A.発声で声を分けているのは、歌でできていたら、問題ないからです。
問題があるなら、歌そのものでは複雑すぎて、解決しにくいからです。
何よりも問題をはっきりと捉えられないからです。それを目的や習得
プロセスを分けて、チェックして、ギャップを自覚して埋めていくのが
レッスンとトレーニングです。

 ですから、よいレッスンは、耐えずそのギャップを自覚させていくこと、
よいトレーニングは、いつもギャップを埋めていくという明確な目的をもって
行なわれているものです。

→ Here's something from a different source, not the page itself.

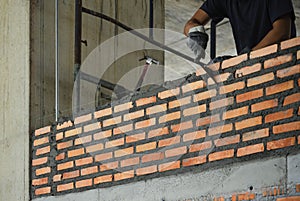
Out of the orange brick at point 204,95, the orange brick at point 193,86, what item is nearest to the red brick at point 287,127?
the orange brick at point 204,95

これを一緒にすると、こなすこと=ごまかすことで
カバーしてしまいます。そういうことを教えるのも大切ですが、
それはステージレベルでのことです。

 絵を何枚も描くのもよい経験ですが、一枚の絵を描くには、かなり時間も
かかります。ですから皆、習作のときには、その時間に何百、何千もの
デッサンをして、イメージと感覚と技量をチェックして磨くのです。
フレーズの練習はそれにあたります。一流の画家が一本の線で人に伝えられるのと
同じく、歌やせりふも1フレーズで、そうなるようになるべきではないでしょうか。

 ですから、歌は自分のもっとも伝えられるフレーズ、あるいは、
声のコントロールできるフレーズを、高低に半オクターブずらしてみたり、
テンポを変えて、トレーニングすればそこで全てできると思うのです。

 私のレッスンは、「ハイ」という新たなるベストの声づくり(息、体、感覚
づくり)と、フレーズでのベターをベストにしていくこと(声のデッサン)の
二つなわけです。
 真の上達がしたければ、トレーナーとともに常に、そこのギャップをもって
学んでください。簡単にこなせない、くせをつけたやり方でカバーさせないことが、
時間はかかっても、真の上達への唯一の道です。